- WORK TASK
In the listing below, find each line holding "since" and copy it.

- WORKING DATA
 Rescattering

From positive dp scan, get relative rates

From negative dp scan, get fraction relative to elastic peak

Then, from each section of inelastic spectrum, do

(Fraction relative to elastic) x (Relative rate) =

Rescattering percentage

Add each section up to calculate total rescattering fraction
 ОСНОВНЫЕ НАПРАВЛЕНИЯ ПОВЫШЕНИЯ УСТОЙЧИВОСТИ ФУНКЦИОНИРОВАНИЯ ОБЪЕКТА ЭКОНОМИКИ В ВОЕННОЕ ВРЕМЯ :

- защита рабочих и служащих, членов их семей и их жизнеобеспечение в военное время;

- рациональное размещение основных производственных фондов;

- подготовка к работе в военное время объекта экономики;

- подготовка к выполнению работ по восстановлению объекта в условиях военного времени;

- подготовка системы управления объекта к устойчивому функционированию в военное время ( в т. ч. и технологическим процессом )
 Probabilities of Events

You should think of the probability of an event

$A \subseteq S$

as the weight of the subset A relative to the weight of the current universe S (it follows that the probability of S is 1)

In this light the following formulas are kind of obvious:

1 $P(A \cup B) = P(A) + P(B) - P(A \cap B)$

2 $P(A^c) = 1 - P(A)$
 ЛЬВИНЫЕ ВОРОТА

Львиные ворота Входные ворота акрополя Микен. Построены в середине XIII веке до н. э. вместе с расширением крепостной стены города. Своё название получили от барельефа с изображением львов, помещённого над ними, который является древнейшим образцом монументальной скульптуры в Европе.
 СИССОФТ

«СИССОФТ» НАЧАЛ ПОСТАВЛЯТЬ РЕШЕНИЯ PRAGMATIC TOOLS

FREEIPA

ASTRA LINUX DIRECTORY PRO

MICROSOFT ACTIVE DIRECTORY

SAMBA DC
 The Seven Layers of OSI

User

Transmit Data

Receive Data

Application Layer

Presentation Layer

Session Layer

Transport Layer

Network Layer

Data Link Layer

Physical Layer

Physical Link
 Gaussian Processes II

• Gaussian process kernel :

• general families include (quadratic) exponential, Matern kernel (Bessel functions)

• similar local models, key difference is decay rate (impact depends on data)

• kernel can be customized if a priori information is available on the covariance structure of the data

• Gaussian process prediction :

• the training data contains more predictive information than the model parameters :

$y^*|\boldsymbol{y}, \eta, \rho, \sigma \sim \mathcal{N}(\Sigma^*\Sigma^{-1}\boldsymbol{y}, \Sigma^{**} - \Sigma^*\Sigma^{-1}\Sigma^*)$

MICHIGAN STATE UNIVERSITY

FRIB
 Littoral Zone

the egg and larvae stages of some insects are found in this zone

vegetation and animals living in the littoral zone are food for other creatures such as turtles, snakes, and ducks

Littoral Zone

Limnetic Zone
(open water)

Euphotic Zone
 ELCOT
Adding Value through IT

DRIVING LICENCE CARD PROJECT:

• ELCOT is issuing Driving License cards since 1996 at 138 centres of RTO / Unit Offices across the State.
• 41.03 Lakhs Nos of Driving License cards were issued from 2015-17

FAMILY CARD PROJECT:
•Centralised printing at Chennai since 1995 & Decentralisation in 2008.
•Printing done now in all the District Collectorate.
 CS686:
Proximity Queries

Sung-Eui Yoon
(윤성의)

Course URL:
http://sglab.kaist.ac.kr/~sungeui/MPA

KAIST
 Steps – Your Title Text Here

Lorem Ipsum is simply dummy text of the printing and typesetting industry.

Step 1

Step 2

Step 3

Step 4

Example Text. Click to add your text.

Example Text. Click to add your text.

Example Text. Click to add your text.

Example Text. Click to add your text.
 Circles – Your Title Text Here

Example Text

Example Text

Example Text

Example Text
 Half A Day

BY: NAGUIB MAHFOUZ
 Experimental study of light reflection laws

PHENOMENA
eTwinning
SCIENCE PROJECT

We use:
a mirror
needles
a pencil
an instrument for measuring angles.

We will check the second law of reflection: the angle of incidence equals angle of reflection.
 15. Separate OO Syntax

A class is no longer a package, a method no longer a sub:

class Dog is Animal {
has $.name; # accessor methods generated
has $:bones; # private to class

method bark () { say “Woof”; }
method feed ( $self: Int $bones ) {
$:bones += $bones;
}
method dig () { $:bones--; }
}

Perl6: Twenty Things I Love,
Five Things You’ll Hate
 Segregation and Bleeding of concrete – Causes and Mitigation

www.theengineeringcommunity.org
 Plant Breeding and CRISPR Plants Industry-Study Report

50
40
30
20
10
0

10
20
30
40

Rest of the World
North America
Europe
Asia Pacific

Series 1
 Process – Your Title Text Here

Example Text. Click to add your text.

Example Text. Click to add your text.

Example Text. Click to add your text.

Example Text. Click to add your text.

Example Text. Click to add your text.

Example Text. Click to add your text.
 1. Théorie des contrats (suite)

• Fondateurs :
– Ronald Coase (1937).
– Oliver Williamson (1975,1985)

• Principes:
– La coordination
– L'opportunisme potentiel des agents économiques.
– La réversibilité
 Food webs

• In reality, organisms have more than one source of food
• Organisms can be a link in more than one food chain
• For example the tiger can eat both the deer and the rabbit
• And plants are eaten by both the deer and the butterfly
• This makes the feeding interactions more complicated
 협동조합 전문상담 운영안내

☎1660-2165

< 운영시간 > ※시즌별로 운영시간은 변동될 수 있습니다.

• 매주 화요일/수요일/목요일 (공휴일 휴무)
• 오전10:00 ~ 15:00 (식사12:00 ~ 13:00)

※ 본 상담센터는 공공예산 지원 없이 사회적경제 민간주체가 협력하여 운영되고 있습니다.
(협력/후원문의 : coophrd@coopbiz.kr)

- PROBLEM SOLUTION
• ELCOT is issuing Driving License cards since 1996 at 138 centres of RTO / Unit Offices across the State.
•Centralised printing at Chennai since 1995 & Decentralisation in 2008.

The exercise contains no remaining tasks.